Mischief made her reach up to him in an invitation to pull her to her feet. His hand was big and hard with rider’s calluses and she had a sudden desire to see him on horseback.

‘This is almost the top terrace.’ She released his hand with a nod of thanks. One could tease a man too far and she had no intention of provoking anything. At least, she hoped she had not. ‘We can eat up there. The view is excellent.’

They climbed in silence, checked the final terrace, then walked along to where the shell of a stone pigeon tower gave both shade and a support for their backs. Gaby checked for ants and scorpions, kicked aside a few pebbles and settled down on a flat stone that had fallen from the parapet. Above their heads wild rock doves flew out in a noisy clatter of alarm.

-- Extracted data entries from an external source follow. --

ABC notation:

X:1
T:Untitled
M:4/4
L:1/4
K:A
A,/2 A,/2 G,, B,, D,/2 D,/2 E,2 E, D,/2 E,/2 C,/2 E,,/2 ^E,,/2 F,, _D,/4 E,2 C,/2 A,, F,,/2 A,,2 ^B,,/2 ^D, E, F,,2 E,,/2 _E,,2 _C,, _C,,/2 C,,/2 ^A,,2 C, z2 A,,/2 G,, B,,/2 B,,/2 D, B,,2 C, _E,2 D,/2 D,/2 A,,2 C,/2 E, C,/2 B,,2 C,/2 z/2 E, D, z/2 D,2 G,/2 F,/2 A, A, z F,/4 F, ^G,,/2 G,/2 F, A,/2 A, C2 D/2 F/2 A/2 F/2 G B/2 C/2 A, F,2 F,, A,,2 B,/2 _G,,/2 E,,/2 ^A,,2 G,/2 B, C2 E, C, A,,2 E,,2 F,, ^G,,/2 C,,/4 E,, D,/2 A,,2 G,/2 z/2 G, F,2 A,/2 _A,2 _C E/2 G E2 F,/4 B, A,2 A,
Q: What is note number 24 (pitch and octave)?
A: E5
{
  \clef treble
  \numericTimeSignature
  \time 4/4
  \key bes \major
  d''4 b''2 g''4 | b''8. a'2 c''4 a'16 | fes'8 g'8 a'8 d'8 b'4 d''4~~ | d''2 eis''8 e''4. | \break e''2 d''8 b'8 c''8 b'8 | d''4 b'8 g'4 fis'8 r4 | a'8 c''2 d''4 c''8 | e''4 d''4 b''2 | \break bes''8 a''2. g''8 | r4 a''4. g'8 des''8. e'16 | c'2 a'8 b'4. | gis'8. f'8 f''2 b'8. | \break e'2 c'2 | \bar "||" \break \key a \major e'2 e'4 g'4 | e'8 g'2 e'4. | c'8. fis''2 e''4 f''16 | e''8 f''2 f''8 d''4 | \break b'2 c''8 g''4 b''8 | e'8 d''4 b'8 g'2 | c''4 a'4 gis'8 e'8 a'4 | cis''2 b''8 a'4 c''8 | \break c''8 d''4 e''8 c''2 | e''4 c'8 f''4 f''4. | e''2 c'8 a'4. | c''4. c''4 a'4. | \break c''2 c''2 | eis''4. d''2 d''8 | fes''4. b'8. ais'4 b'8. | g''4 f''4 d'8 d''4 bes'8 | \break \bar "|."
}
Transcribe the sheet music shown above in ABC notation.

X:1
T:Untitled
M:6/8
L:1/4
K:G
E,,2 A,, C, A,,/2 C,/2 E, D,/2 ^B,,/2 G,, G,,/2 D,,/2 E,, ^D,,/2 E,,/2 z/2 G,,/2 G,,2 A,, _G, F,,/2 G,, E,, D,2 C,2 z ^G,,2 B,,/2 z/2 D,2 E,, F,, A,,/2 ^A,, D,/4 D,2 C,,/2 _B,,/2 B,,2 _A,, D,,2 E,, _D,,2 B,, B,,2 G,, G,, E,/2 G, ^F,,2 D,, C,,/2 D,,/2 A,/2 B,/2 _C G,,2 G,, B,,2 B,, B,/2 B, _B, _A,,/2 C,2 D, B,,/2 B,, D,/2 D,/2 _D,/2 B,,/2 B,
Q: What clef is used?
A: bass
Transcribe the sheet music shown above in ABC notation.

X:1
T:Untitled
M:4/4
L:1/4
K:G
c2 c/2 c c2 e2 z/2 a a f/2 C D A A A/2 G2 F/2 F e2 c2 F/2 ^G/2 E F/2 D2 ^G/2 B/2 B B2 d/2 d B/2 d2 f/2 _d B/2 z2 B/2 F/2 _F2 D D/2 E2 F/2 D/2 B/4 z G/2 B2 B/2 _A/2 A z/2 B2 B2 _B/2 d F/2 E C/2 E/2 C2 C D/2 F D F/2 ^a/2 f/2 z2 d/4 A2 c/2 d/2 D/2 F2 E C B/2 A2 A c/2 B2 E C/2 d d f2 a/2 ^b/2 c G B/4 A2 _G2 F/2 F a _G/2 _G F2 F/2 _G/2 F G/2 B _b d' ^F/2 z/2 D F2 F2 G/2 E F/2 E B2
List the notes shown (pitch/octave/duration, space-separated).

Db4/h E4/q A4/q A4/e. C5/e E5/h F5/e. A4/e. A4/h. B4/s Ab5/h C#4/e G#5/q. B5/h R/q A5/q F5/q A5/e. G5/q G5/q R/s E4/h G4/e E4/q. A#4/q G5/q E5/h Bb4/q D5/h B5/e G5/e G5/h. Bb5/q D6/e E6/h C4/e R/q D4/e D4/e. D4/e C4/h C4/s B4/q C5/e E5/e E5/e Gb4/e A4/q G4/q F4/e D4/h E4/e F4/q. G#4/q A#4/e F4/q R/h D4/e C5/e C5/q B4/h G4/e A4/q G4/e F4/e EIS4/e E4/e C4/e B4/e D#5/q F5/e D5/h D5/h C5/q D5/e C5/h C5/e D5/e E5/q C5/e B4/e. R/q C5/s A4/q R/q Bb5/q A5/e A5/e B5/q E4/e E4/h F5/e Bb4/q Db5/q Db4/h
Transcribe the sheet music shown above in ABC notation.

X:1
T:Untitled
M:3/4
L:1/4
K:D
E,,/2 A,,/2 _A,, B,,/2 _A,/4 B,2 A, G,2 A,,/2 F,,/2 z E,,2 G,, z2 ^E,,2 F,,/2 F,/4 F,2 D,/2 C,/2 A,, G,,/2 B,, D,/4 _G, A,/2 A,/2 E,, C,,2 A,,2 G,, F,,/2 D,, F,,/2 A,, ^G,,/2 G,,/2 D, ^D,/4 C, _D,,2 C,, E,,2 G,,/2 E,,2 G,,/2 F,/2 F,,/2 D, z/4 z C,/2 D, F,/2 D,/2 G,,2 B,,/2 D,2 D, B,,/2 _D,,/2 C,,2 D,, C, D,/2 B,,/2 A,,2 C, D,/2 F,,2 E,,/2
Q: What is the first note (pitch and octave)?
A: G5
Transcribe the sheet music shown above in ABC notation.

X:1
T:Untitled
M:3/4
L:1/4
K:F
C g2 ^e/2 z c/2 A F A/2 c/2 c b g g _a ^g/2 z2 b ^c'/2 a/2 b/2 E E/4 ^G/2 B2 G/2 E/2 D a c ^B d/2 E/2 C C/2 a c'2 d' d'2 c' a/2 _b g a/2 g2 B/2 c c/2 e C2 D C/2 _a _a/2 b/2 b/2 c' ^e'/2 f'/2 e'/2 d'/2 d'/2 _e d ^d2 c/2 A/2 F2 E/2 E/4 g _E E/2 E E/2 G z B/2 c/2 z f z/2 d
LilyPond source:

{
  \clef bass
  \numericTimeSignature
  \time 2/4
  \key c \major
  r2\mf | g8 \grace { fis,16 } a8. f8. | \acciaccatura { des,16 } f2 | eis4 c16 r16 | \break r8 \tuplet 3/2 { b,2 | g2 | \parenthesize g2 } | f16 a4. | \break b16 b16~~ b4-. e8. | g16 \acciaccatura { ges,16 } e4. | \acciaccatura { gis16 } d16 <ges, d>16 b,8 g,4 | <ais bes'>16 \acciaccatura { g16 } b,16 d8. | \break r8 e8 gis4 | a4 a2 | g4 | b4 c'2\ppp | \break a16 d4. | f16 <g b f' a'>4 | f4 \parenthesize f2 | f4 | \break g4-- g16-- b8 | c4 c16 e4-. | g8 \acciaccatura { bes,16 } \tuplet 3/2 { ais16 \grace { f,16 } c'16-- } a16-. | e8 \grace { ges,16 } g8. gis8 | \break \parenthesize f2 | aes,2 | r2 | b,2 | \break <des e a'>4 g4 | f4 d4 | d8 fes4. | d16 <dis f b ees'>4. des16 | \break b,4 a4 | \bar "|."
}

‘I remember these towers.’ Gray eyed it, staying on his feet. ‘They were perfect for snipers.’

‘And they make good watchtowers. I think centuries ago they were both dovecotes and lookouts.’ She tried to keep her voice neutral. One could not, after all, go around flinching from a feature that was scattered throughout the length of the valley.

‘Yes.’ He sat almost reluctantly, as though he could feel the sights of a rifle trained on his chest. ‘I can see three more from up here.’ He pointed across the river and eastward. The furthest was the most tumbledown, a haunt for owls and jackdaws now.

When she did not answer Gray looked at her sharply. ‘What is wrong?’

‘That one.’ She pointed to the furthest, the half ruin. ‘That was where the French found Thomas. They had sent a scouting party down, and he was watching for them. He would have seen them, crept out intending to make his way down to the river, taken his small boat and let the current carry him swiftly down to Régua, where there were still Allied troops. You had not all fallen back on Lisbon then.’

‘But he didn’t make it?’

‘They must have known he was there. Someone had circled round behind him and they caught him as he left the tower. They beat him, shot him, left him for dead.’ She said it calmly, clinically, so she did not have to think about the reality behind those bland words, her brother’s battered, bleeding, abused body.

‘How do you know this? Were there others with him?’

‘He was alone. I know it because my lover brought him to me. He found him barely conscious and brought him home. He did not approve of treating idealistic boys as though they were hardened guerrilheiros.’

Gray would work it out in a moment, he was not stupid or slow.